[Spatial reasoning question data]
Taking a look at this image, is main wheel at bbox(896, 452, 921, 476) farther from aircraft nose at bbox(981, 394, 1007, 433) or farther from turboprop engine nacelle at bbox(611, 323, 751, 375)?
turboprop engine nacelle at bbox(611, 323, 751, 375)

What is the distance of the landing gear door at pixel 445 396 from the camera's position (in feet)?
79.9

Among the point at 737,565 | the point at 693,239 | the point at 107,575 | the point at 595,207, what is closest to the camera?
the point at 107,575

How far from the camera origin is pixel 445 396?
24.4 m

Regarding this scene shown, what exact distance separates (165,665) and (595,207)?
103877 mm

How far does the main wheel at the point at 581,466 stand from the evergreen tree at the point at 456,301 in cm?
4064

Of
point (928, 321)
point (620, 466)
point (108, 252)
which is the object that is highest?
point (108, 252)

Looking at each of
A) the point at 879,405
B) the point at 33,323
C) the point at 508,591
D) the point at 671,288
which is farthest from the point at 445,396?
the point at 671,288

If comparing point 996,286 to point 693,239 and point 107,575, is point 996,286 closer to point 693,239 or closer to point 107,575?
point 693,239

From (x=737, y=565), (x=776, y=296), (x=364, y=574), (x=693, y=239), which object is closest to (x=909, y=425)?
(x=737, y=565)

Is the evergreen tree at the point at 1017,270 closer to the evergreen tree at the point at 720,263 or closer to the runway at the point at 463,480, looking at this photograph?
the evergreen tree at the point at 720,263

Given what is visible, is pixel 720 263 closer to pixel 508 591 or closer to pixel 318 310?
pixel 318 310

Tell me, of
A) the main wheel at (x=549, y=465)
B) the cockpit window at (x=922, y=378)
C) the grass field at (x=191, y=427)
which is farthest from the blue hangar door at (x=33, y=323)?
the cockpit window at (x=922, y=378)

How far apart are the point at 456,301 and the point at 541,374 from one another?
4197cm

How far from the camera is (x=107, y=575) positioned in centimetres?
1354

§ TASK PROMPT
Word for word, quote all of the data above.

§ ANSWER TO THIS TASK
Taking a look at this image, is main wheel at bbox(896, 452, 921, 476) farther from aircraft nose at bbox(981, 394, 1007, 433) or farther from turboprop engine nacelle at bbox(611, 323, 751, 375)?
turboprop engine nacelle at bbox(611, 323, 751, 375)

What is the distance of the landing gear door at pixel 445 396 from the camera's position (in feet)?
79.9

Among the point at 737,565 | the point at 693,239 | the point at 107,575 | the point at 595,207, what is closest to the camera?
the point at 107,575

How far from the camera origin is pixel 445 396?
24.4 m

Regarding this scene shown, what exact distance separates (165,665) and (595,207)?
103877 mm

How far does the main wheel at the point at 581,466 stand from the evergreen tree at the point at 456,301 in cm?
4064

Of
point (928, 321)
point (620, 466)
point (108, 252)
which is the object that is highest?
point (108, 252)

Looking at each of
A) the point at 879,405
B) the point at 33,323
C) the point at 508,591
D) the point at 671,288
which is farthest from the point at 445,396?
the point at 671,288

If comparing point 996,286 to point 693,239 and point 107,575, is point 996,286 closer to point 693,239 or closer to point 107,575?
point 693,239

From (x=737, y=565), (x=776, y=296), (x=364, y=574), (x=693, y=239), which object is closest to (x=909, y=425)?
(x=737, y=565)

Is the evergreen tree at the point at 1017,270 closer to the evergreen tree at the point at 720,263 or closer to the runway at the point at 463,480, looking at this photograph?
the evergreen tree at the point at 720,263

Given what is visible, is pixel 720 263 closer to pixel 508 591 or closer to pixel 318 310?
pixel 318 310

Tell me, of
A) the main wheel at (x=549, y=465)
B) the cockpit window at (x=922, y=378)
C) the grass field at (x=191, y=427)
which is farthest from the blue hangar door at (x=33, y=323)?
the cockpit window at (x=922, y=378)

How far apart are the point at 456,301 and the point at 541,374 from one another?
4197cm

How far from the camera is (x=107, y=575) positioned in centimetres?
1354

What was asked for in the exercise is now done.